Stolen iPhone prototypes used for hacking into Apple's vaunted security, even by law enforcement
That unicorn of an iPhone, a "dev-fused" device with stripped security for easier software development and prototyping, has been the culprit behind cracking the hardest Apple encryption nuts in the hacking community and law enforcement alike, it seems.
A months-long investigation by Motherboard has discovered how these units go for many thousands of dollars on the black market, sought after by security researchers in the best-case scenario, through companies that provide cracking for law-enforcement purposes, to the hacking and jailbreaking community that is in the grey area of the industry.
The "dev-fused" iPhones allow root access to almost every nook and cranny of Apple's mobile operating system, but apparently it can also give hints at how Apple safeguards that most sacred of encryption hardware - the Secure Enclave Processor (SEP) that, for instance, keeps scrambled data of your finger or face readings.
The SEP access is unprecedented given that such data is never meant to leave the enclave or the confines of Apple's security team but, fortunately, the hackers that demonstrated access only "leveraged specific prototypes," as per one anonymous jailbreaker.
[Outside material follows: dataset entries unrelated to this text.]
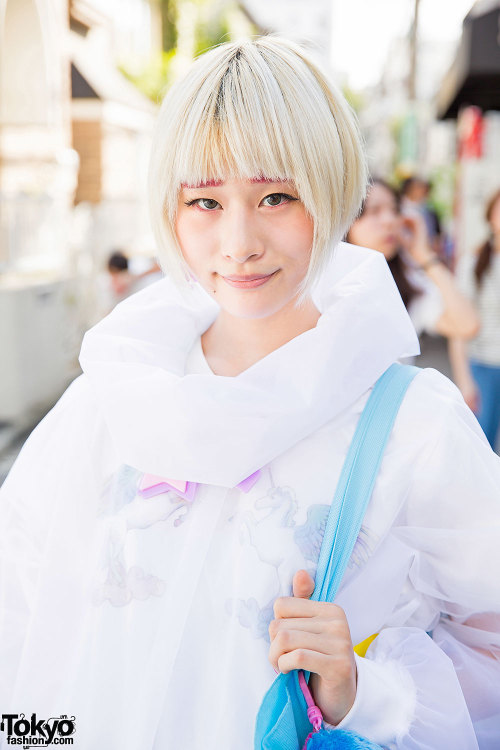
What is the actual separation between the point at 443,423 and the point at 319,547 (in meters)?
0.28

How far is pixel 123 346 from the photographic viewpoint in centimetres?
137

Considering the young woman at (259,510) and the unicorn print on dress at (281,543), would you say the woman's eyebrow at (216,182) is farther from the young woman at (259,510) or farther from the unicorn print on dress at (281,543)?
the unicorn print on dress at (281,543)

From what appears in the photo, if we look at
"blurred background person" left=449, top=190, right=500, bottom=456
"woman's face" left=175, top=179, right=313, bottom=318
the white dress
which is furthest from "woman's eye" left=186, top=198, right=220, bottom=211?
"blurred background person" left=449, top=190, right=500, bottom=456

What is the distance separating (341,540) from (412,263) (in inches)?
105

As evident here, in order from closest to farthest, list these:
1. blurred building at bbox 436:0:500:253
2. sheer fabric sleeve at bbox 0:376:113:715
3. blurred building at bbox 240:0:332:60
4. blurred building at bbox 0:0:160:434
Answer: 1. sheer fabric sleeve at bbox 0:376:113:715
2. blurred building at bbox 436:0:500:253
3. blurred building at bbox 0:0:160:434
4. blurred building at bbox 240:0:332:60

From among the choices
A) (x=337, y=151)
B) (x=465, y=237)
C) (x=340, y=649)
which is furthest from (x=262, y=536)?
(x=465, y=237)

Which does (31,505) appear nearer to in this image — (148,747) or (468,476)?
(148,747)

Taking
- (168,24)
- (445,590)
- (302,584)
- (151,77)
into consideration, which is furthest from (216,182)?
(168,24)

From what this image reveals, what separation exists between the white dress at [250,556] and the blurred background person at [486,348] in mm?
3291

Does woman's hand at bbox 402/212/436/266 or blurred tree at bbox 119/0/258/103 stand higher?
blurred tree at bbox 119/0/258/103

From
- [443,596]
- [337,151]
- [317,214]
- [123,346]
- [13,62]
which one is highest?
[13,62]

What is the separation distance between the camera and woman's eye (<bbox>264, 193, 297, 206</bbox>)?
119cm

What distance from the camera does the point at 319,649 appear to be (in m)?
1.06

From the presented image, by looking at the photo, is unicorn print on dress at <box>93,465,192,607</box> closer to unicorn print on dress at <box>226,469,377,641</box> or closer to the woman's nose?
unicorn print on dress at <box>226,469,377,641</box>
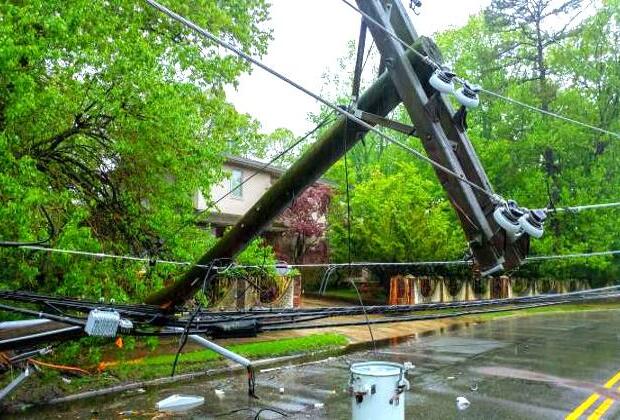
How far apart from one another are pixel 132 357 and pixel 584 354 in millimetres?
Answer: 11191

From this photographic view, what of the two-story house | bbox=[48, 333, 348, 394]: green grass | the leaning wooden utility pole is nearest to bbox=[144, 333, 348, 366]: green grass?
bbox=[48, 333, 348, 394]: green grass

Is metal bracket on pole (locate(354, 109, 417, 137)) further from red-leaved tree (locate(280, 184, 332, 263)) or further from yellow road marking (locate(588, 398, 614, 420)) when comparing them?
red-leaved tree (locate(280, 184, 332, 263))

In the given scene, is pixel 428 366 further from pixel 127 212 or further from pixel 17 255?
pixel 17 255

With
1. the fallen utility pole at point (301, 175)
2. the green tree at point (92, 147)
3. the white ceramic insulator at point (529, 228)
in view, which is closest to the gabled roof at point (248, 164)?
the green tree at point (92, 147)

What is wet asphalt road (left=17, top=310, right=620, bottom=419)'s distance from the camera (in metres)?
9.26

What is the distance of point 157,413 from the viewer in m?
9.23

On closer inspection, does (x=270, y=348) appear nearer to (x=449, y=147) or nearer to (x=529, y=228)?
(x=449, y=147)

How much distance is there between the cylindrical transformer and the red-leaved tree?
21550 mm

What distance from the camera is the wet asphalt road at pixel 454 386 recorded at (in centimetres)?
926

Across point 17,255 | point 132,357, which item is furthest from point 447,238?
point 17,255

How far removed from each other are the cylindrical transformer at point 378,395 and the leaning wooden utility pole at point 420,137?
4.84ft

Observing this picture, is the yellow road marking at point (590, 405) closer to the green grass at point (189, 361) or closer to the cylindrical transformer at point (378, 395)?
the cylindrical transformer at point (378, 395)

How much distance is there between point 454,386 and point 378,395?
5822mm

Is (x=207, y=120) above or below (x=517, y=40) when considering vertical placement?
below
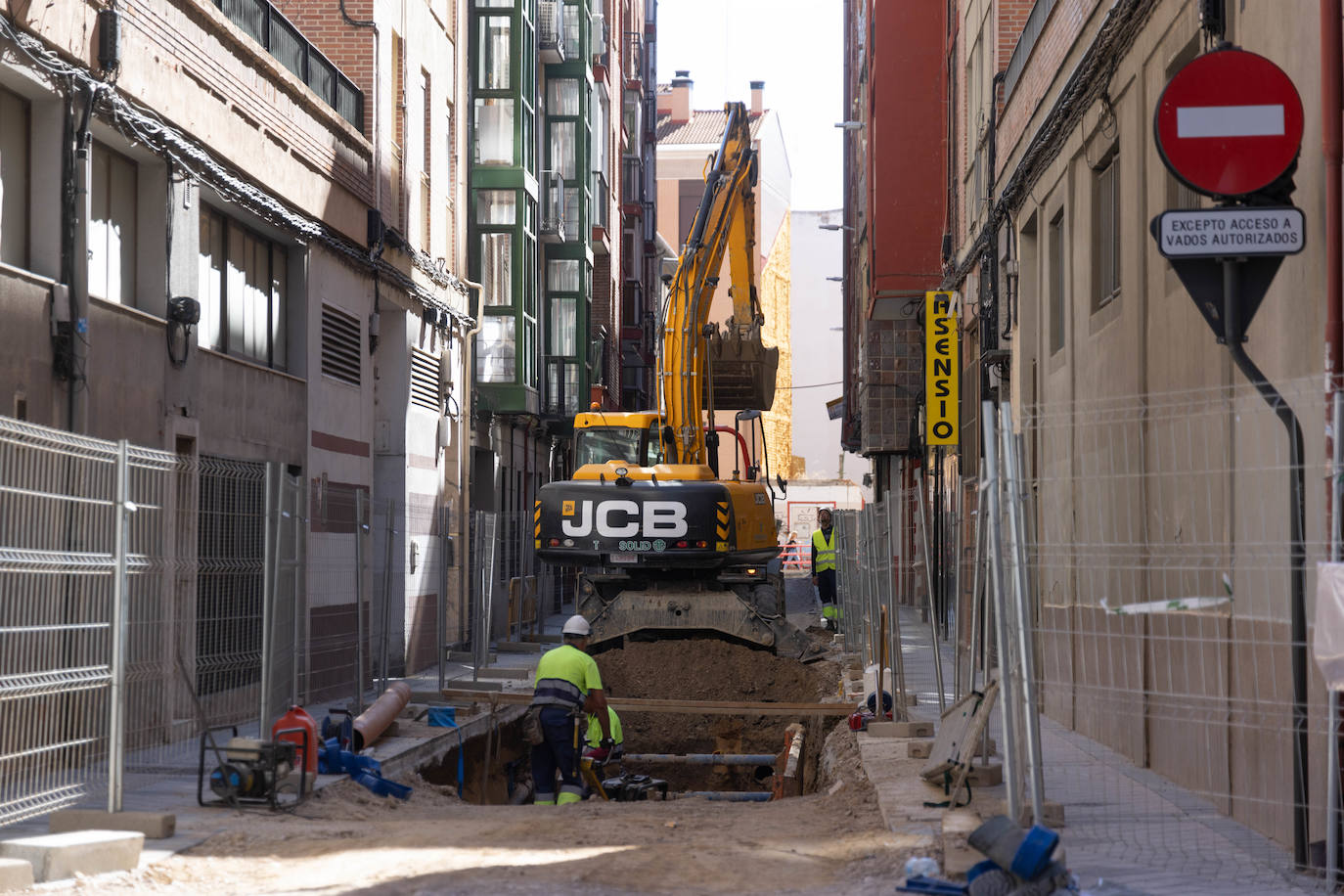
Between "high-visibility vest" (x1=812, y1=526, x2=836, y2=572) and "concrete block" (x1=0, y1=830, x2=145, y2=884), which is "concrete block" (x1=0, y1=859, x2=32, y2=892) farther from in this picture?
"high-visibility vest" (x1=812, y1=526, x2=836, y2=572)

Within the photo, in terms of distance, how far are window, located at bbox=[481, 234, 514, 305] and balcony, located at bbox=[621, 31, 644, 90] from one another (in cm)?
2468

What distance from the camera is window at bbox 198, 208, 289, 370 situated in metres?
15.7

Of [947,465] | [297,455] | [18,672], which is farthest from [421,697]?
[947,465]

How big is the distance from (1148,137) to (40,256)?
7857mm

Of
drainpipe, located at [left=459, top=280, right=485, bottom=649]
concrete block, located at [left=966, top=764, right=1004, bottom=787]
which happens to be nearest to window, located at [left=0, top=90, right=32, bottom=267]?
concrete block, located at [left=966, top=764, right=1004, bottom=787]

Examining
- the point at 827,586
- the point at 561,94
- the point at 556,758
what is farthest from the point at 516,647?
the point at 561,94

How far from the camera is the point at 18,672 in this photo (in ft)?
25.9

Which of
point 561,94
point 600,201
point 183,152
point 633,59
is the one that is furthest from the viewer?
point 633,59

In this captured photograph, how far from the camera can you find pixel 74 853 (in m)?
7.68

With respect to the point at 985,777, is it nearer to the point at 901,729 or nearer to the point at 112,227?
the point at 901,729

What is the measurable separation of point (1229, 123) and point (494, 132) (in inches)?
869

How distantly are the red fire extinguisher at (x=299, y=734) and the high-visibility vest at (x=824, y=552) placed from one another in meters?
21.5

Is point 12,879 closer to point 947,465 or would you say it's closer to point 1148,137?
point 1148,137

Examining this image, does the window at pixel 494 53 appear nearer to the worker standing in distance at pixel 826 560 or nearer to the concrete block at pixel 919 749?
the worker standing in distance at pixel 826 560
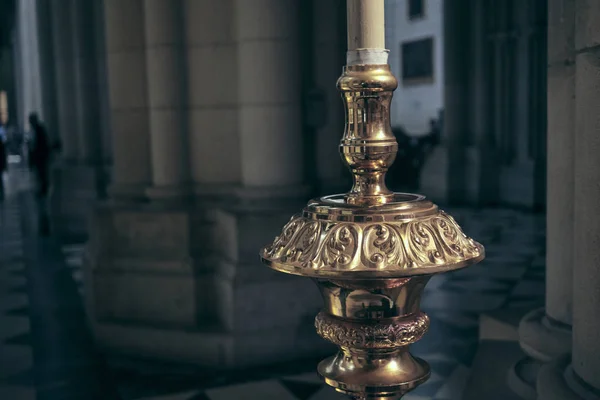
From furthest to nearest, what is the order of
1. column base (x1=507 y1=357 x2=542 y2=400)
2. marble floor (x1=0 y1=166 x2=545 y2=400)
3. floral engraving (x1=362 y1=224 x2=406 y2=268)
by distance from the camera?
marble floor (x1=0 y1=166 x2=545 y2=400) < column base (x1=507 y1=357 x2=542 y2=400) < floral engraving (x1=362 y1=224 x2=406 y2=268)

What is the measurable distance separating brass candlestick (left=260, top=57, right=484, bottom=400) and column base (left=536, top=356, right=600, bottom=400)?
0.92 meters

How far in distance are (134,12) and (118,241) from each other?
148 cm

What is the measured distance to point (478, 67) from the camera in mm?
11586

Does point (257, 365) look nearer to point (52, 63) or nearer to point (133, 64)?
point (133, 64)

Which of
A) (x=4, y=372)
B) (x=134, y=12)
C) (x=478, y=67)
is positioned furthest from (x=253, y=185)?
(x=478, y=67)

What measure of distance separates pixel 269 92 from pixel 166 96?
704 millimetres

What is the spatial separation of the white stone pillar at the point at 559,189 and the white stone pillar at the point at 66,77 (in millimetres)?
7882

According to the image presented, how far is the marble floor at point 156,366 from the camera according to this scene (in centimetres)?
383

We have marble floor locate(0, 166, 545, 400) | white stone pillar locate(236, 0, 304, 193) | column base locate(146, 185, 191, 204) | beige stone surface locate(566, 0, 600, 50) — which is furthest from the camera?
column base locate(146, 185, 191, 204)

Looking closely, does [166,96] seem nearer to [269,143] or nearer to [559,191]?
[269,143]

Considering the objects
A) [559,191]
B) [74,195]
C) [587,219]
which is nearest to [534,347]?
[559,191]

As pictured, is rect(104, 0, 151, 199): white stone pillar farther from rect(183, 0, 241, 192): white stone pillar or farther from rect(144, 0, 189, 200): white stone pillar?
rect(183, 0, 241, 192): white stone pillar

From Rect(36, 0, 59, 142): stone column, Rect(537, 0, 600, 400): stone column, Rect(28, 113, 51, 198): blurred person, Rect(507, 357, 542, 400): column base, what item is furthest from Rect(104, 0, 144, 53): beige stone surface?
Rect(28, 113, 51, 198): blurred person

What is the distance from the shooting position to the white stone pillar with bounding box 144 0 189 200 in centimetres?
459
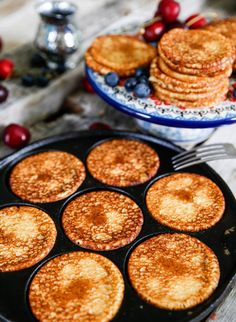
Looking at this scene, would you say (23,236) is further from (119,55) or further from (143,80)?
(119,55)

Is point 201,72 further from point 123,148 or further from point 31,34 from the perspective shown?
point 31,34

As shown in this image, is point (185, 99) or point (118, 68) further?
point (118, 68)

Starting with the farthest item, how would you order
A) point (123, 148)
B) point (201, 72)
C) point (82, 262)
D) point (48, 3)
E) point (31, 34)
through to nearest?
point (31, 34)
point (48, 3)
point (123, 148)
point (201, 72)
point (82, 262)

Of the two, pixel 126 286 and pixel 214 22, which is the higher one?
pixel 214 22

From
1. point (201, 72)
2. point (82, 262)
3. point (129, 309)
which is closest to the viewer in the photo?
point (129, 309)

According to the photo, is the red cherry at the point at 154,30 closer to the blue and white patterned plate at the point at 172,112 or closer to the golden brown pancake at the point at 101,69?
the golden brown pancake at the point at 101,69

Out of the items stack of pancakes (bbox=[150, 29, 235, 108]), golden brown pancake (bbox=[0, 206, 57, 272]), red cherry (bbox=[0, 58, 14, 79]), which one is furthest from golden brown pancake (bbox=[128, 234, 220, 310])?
red cherry (bbox=[0, 58, 14, 79])

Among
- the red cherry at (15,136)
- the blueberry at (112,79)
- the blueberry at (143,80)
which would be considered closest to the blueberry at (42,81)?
the red cherry at (15,136)

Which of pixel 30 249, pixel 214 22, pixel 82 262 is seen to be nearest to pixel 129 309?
pixel 82 262
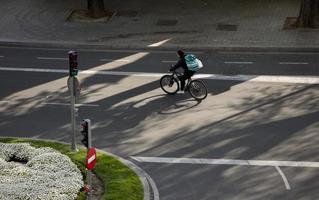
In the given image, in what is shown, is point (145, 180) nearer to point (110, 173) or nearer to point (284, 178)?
point (110, 173)

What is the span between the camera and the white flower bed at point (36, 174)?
14.3 m

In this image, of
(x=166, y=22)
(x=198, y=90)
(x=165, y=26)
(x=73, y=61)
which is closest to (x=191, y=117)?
(x=198, y=90)

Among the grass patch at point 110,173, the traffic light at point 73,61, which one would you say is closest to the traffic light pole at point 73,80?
the traffic light at point 73,61

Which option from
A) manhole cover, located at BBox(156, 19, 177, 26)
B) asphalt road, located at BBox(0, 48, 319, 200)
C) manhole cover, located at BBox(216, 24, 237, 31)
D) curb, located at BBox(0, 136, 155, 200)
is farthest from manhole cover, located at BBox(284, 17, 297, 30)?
curb, located at BBox(0, 136, 155, 200)

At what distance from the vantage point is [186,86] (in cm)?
2186

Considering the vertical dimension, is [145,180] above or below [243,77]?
below

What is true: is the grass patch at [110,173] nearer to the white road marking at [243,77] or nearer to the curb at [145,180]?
the curb at [145,180]

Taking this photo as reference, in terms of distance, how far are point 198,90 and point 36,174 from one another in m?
7.77

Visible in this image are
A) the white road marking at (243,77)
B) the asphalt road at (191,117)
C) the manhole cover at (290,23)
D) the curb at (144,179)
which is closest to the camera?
the curb at (144,179)

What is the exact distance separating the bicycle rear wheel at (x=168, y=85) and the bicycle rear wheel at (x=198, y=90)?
26.9 inches

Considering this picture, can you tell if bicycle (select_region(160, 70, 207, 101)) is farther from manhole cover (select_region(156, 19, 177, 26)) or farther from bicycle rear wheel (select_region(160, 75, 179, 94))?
manhole cover (select_region(156, 19, 177, 26))

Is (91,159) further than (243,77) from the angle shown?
No

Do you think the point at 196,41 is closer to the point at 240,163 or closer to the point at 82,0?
the point at 82,0

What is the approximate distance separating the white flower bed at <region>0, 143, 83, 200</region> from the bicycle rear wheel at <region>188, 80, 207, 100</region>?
20.3 ft
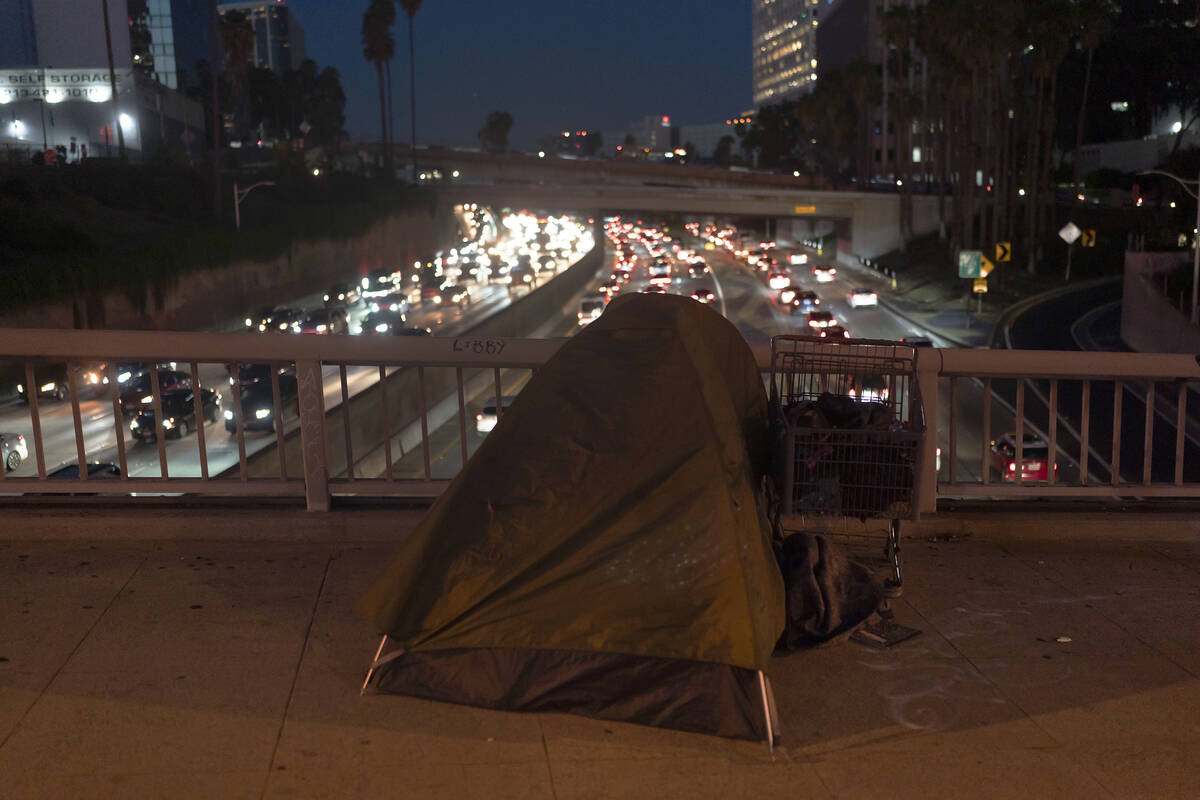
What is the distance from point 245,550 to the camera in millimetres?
6328

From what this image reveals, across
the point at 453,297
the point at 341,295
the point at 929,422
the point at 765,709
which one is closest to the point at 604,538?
the point at 765,709

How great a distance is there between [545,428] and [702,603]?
935 millimetres

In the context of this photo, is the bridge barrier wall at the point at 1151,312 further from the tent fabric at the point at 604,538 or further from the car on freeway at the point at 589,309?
the tent fabric at the point at 604,538

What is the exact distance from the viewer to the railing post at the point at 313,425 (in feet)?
21.2

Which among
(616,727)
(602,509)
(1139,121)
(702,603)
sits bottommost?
(616,727)

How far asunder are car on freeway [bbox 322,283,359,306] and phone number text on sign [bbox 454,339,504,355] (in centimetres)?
5723

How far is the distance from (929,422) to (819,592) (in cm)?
170

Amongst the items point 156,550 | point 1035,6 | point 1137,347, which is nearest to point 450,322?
point 1137,347

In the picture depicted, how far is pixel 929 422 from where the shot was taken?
6309 millimetres

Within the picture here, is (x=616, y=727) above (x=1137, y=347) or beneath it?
above

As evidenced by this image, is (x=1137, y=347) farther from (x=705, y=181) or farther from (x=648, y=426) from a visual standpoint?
(x=705, y=181)

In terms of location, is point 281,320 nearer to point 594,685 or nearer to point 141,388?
point 141,388

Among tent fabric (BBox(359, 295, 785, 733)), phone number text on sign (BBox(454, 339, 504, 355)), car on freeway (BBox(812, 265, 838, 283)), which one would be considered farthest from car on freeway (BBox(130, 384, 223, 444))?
car on freeway (BBox(812, 265, 838, 283))

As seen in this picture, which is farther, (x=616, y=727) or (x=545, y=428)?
(x=545, y=428)
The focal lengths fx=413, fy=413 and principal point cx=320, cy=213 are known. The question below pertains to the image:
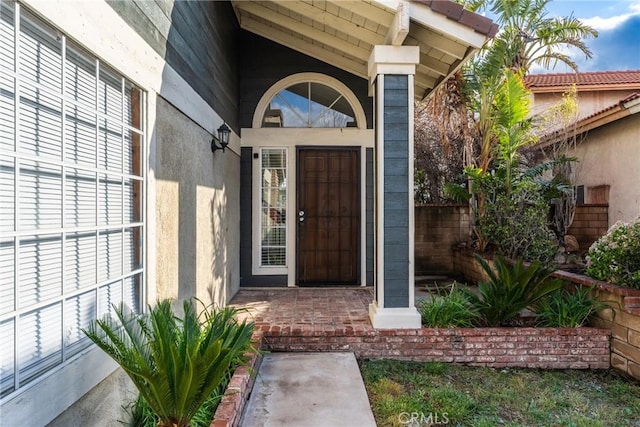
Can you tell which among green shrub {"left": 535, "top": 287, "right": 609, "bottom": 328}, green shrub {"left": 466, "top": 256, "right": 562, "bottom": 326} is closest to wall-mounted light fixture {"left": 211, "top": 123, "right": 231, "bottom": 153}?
green shrub {"left": 466, "top": 256, "right": 562, "bottom": 326}

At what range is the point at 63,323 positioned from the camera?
2.14 metres

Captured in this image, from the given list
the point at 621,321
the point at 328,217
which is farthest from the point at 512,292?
the point at 328,217

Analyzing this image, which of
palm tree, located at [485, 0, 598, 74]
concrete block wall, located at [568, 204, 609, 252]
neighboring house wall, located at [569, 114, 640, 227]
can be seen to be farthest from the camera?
palm tree, located at [485, 0, 598, 74]

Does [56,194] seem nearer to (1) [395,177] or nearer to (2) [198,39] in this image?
(2) [198,39]

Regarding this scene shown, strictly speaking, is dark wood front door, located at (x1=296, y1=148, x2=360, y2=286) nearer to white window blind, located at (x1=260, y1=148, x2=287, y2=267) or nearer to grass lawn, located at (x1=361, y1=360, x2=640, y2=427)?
white window blind, located at (x1=260, y1=148, x2=287, y2=267)

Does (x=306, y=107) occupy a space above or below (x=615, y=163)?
above

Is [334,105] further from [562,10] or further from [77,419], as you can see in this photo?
[562,10]

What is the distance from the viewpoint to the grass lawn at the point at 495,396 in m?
3.08

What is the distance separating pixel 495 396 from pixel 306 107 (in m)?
4.96

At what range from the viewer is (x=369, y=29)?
187 inches

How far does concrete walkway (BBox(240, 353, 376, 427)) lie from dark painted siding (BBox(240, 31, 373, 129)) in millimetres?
4149

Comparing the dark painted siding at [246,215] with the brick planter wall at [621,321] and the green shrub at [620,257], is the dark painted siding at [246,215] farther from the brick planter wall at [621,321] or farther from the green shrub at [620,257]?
the green shrub at [620,257]

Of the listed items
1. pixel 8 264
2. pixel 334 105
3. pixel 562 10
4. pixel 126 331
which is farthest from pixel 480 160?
pixel 8 264

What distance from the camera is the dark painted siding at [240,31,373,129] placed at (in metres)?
6.71
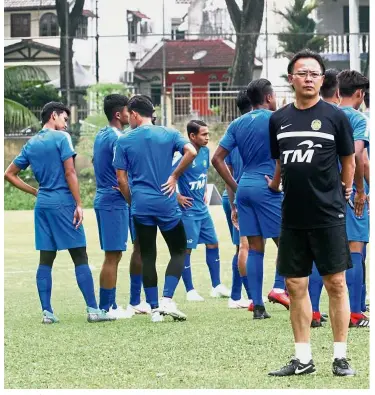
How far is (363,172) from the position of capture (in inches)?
376

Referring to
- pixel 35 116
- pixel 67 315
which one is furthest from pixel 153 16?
pixel 67 315

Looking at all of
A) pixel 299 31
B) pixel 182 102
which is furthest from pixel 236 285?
pixel 299 31

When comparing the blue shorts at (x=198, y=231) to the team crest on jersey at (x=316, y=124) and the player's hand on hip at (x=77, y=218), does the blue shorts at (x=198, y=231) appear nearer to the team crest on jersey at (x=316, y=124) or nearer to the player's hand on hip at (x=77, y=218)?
the player's hand on hip at (x=77, y=218)

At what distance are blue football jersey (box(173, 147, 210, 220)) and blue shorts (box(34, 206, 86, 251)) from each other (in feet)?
7.23

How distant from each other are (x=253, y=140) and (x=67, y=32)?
1548 inches

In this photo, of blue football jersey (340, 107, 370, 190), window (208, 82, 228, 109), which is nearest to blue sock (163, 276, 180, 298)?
blue football jersey (340, 107, 370, 190)

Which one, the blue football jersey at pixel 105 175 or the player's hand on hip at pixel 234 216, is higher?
the blue football jersey at pixel 105 175

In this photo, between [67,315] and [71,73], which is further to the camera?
[71,73]

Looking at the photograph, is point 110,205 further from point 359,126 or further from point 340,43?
point 340,43

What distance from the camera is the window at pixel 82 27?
4931 centimetres

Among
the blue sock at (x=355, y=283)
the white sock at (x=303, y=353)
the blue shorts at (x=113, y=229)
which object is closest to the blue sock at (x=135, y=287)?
the blue shorts at (x=113, y=229)

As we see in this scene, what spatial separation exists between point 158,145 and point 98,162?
1.12m

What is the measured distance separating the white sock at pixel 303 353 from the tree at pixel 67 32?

Needless to say, those using dev-fused iPhones with a so-called "Switchboard" engineering OS, do it not only for the sport but to save themselves the work and disappointments if they start hacking from scratch. Some of them go to work for companies that make cell phone snooping tools for various entities, including the police.
The investigation into switchboard iPhones came up with a fairly straightforward way to buy such devices. A security-stripped iPhone X went for $1800, for instance, but an iPhone XR with a full suite of access software and hardware fetched $20,000 at another place. The thing is that such devices are obviously not that hard to obtain, and the Foxconn sticker on some shows that this is an iPhone that may have been lifted straight from the assembly lines.
The folks at Shenzhen's Foxconn factory floors who provide such handsets may not be aware of what is possible with them, claims a local security researcher, but that makes it all the more worrying. The guy that teased the SEP hack was even briefly hired by Apple and then his employment abruptly ended, adding another layer of "dev-fused" mystery.
What the circulation of such prototypes shows, though, is that one should never feel fully secure their iPhone communication is out of limits for forces able and willing to get it. And to think that Apple is of the good ones when it comes to safeguarding their users' data should send a bit of a chill down the spine of any smartphone user.